◆ Stated problem
Can you restate the records below word for word?

◆ Record excerpts
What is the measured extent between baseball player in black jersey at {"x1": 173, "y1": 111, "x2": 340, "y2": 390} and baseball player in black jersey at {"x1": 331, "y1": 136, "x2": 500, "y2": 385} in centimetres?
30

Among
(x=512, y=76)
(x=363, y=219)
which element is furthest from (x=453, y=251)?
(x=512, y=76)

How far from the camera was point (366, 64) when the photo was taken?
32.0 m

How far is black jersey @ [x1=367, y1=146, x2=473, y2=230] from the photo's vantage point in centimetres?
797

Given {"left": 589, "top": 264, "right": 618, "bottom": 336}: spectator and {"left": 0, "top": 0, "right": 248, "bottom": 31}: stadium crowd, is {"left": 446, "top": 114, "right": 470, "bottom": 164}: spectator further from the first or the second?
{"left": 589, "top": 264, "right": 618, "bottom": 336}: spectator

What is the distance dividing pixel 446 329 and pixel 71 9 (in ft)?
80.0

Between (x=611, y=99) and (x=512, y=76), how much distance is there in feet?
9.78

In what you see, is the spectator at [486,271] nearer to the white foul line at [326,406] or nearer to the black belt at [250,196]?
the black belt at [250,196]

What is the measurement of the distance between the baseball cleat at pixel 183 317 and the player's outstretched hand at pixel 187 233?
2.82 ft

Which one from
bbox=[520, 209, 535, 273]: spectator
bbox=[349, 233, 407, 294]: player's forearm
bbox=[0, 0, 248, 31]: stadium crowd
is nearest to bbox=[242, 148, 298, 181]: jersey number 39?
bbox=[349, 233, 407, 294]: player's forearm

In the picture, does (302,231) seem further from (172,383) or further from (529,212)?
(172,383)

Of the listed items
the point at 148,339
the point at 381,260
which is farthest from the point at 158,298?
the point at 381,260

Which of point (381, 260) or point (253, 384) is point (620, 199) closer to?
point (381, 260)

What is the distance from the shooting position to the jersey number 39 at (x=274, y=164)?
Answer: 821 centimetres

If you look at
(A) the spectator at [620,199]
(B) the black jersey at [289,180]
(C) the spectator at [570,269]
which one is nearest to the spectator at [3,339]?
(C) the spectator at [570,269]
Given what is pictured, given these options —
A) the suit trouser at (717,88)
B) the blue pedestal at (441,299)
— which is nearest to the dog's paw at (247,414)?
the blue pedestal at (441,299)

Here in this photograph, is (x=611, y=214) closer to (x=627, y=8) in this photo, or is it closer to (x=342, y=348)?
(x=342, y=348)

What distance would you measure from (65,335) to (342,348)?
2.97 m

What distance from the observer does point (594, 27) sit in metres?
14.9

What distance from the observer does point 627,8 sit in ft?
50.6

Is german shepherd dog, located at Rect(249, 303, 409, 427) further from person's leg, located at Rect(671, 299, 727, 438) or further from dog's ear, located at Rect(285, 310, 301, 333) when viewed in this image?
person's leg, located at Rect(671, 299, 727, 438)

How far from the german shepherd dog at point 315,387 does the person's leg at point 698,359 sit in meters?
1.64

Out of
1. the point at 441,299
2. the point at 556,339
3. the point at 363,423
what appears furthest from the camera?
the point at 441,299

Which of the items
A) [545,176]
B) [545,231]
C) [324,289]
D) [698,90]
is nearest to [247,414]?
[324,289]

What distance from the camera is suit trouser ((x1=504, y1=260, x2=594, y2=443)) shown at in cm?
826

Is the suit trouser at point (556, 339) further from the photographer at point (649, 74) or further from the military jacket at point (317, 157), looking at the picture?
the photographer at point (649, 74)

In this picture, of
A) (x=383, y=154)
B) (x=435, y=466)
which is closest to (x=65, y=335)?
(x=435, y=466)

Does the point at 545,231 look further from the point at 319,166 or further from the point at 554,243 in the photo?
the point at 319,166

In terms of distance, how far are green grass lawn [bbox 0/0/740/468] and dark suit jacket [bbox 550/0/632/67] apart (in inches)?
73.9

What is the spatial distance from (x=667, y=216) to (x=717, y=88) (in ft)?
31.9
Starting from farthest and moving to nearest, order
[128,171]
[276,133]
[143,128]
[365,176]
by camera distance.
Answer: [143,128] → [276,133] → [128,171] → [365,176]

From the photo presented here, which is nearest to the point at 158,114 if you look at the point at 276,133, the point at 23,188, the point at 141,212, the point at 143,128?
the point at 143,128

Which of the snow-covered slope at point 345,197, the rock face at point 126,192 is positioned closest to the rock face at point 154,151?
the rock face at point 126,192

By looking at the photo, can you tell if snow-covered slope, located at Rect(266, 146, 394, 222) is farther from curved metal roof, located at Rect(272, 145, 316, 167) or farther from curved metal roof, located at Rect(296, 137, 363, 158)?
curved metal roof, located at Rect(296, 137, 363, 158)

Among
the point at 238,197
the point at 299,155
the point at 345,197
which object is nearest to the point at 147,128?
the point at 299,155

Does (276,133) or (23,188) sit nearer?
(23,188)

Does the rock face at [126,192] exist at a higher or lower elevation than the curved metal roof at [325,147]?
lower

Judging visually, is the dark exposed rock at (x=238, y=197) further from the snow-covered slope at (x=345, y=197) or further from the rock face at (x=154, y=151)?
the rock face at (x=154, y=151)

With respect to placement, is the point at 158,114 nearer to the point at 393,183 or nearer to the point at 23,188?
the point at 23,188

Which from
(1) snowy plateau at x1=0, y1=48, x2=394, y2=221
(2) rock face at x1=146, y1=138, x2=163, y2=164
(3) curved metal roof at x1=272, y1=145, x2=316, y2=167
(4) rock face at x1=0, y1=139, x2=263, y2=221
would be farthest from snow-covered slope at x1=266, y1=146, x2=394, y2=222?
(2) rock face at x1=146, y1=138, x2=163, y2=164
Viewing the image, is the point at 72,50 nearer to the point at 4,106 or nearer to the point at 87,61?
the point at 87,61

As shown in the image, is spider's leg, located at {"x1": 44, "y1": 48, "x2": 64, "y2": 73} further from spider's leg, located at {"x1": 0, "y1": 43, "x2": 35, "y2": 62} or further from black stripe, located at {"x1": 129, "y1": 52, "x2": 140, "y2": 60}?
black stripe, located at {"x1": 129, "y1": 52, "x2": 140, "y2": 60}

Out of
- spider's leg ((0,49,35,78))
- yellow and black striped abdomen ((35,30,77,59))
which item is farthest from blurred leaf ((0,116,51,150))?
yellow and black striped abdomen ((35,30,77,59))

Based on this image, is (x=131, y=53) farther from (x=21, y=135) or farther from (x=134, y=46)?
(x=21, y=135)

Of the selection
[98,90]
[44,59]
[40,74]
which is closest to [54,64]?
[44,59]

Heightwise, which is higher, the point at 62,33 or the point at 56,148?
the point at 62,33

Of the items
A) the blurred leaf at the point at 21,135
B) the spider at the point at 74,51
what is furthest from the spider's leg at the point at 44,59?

◆ Finished task
What is the measured extent between baseball player in black jersey at {"x1": 173, "y1": 111, "x2": 340, "y2": 390} and baseball player in black jersey at {"x1": 331, "y1": 136, "x2": 500, "y2": 385} in centimetres?
30

Among
(x=512, y=76)
(x=363, y=219)
which element is furthest from (x=453, y=251)?
(x=512, y=76)

How far from the camera was point (366, 64) when the photo was taken?
32.0 m

How far is black jersey @ [x1=367, y1=146, x2=473, y2=230] from the photo's vantage point in centimetres?
797

Given {"left": 589, "top": 264, "right": 618, "bottom": 336}: spectator and {"left": 0, "top": 0, "right": 248, "bottom": 31}: stadium crowd, is {"left": 446, "top": 114, "right": 470, "bottom": 164}: spectator further from the first or the second?
{"left": 589, "top": 264, "right": 618, "bottom": 336}: spectator

What is the distance dividing pixel 446 329 and pixel 71 9 (in ft)?
80.0

Between (x=611, y=99) and (x=512, y=76), how much distance is there in feet?
9.78

In what you see, is the spectator at [486,271] nearer to the white foul line at [326,406] or nearer to the black belt at [250,196]?
the black belt at [250,196]

What is the measurement of the distance between the baseball cleat at pixel 183 317 and the player's outstretched hand at pixel 187 233?
2.82 ft

Which one from
bbox=[520, 209, 535, 273]: spectator
bbox=[349, 233, 407, 294]: player's forearm
bbox=[0, 0, 248, 31]: stadium crowd
is nearest to bbox=[242, 148, 298, 181]: jersey number 39?
bbox=[349, 233, 407, 294]: player's forearm

In the picture, does (302,231) seem further from (172,383) or further from (529,212)?
(172,383)

Of the listed items
the point at 148,339
the point at 381,260
which is farthest from the point at 158,298?
the point at 381,260

Which of point (381, 260) or point (253, 384) is point (620, 199) closer to?
point (381, 260)

What is the distance from the shooting position to the jersey number 39 at (x=274, y=164)?
Answer: 821 centimetres

If you look at
(A) the spectator at [620,199]
(B) the black jersey at [289,180]
(C) the spectator at [570,269]
which one is nearest to the spectator at [3,339]?
(C) the spectator at [570,269]
Given what is pictured, given these options —
A) the suit trouser at (717,88)
B) the blue pedestal at (441,299)
— which is nearest to the dog's paw at (247,414)?
the blue pedestal at (441,299)

Here in this photograph, is (x=611, y=214) closer to (x=627, y=8) in this photo, or is it closer to (x=342, y=348)?
(x=342, y=348)

What distance would you measure from (65,335) to (342,348)?
2.97 m

What distance from the observer does point (594, 27) sit in metres?
14.9

What distance from the observer does point 627,8 sit in ft?
50.6

Is german shepherd dog, located at Rect(249, 303, 409, 427) further from person's leg, located at Rect(671, 299, 727, 438) or further from dog's ear, located at Rect(285, 310, 301, 333) when viewed in this image?
person's leg, located at Rect(671, 299, 727, 438)

How far from the german shepherd dog at point 315,387 does the person's leg at point 698,359 sit in meters?
1.64

Out of
1. the point at 441,299
2. the point at 556,339
3. the point at 363,423
what appears furthest from the camera?
the point at 441,299

Which of the items
A) [545,176]
B) [545,231]
C) [324,289]
D) [698,90]
is nearest to [247,414]?
[324,289]

What distance from the camera is suit trouser ((x1=504, y1=260, x2=594, y2=443)) shown at in cm?
826

Is the suit trouser at point (556, 339) further from the photographer at point (649, 74) or further from the military jacket at point (317, 157), looking at the picture?
the photographer at point (649, 74)

In this picture, of
A) (x=383, y=154)
B) (x=435, y=466)
which is closest to (x=65, y=335)?
(x=435, y=466)

Does the point at 545,231 look further from the point at 319,166 or further from the point at 554,243 in the photo?
the point at 319,166

In terms of distance, how far are green grass lawn [bbox 0/0/740/468] and dark suit jacket [bbox 550/0/632/67] apart (in inches)?
73.9

What is the spatial distance from (x=667, y=216) to (x=717, y=88) (in ft)?
31.9
Starting from farthest and moving to nearest, order
[128,171]
[276,133]
[143,128]
[365,176]
by camera distance.
Answer: [143,128] → [276,133] → [128,171] → [365,176]

From the photo presented here, which is nearest to the point at 158,114 if you look at the point at 276,133, the point at 23,188, the point at 141,212, the point at 143,128?
the point at 143,128

Which of the snow-covered slope at point 345,197, the rock face at point 126,192 is positioned closest to the rock face at point 154,151?
the rock face at point 126,192

By looking at the photo, can you tell if snow-covered slope, located at Rect(266, 146, 394, 222) is farther from curved metal roof, located at Rect(272, 145, 316, 167) or farther from curved metal roof, located at Rect(296, 137, 363, 158)?
curved metal roof, located at Rect(296, 137, 363, 158)

Among
the point at 238,197
the point at 299,155
the point at 345,197
which object is nearest to the point at 147,128?
the point at 299,155

Does (276,133) or (23,188) sit nearer?
(23,188)

Does the rock face at [126,192] exist at a higher or lower elevation than the curved metal roof at [325,147]?
lower

Judging visually, is the dark exposed rock at (x=238, y=197) further from the snow-covered slope at (x=345, y=197) or further from the rock face at (x=154, y=151)?
the rock face at (x=154, y=151)

With respect to placement, is the point at 158,114 nearer to the point at 393,183 or nearer to the point at 23,188?
the point at 23,188

Which from
(1) snowy plateau at x1=0, y1=48, x2=394, y2=221
(2) rock face at x1=146, y1=138, x2=163, y2=164
(3) curved metal roof at x1=272, y1=145, x2=316, y2=167
(4) rock face at x1=0, y1=139, x2=263, y2=221
would be farthest from snow-covered slope at x1=266, y1=146, x2=394, y2=222?
(2) rock face at x1=146, y1=138, x2=163, y2=164
Viewing the image, is the point at 72,50 nearer to the point at 4,106 or nearer to the point at 87,61?
the point at 87,61

As shown in the image, is spider's leg, located at {"x1": 44, "y1": 48, "x2": 64, "y2": 73} further from spider's leg, located at {"x1": 0, "y1": 43, "x2": 35, "y2": 62} or further from black stripe, located at {"x1": 129, "y1": 52, "x2": 140, "y2": 60}?
black stripe, located at {"x1": 129, "y1": 52, "x2": 140, "y2": 60}

Out of
- spider's leg ((0,49,35,78))
- yellow and black striped abdomen ((35,30,77,59))
which item is farthest from blurred leaf ((0,116,51,150))?
yellow and black striped abdomen ((35,30,77,59))

Based on this image, is (x=131, y=53) farther from (x=21, y=135) or farther from (x=134, y=46)?
(x=21, y=135)

Of the selection
[98,90]
[44,59]
[40,74]
which is closest to [54,64]?
[44,59]

Heightwise, which is higher, the point at 62,33 or the point at 56,148?
the point at 62,33

Of the items
A) the blurred leaf at the point at 21,135
B) the spider at the point at 74,51
what is furthest from the spider's leg at the point at 44,59?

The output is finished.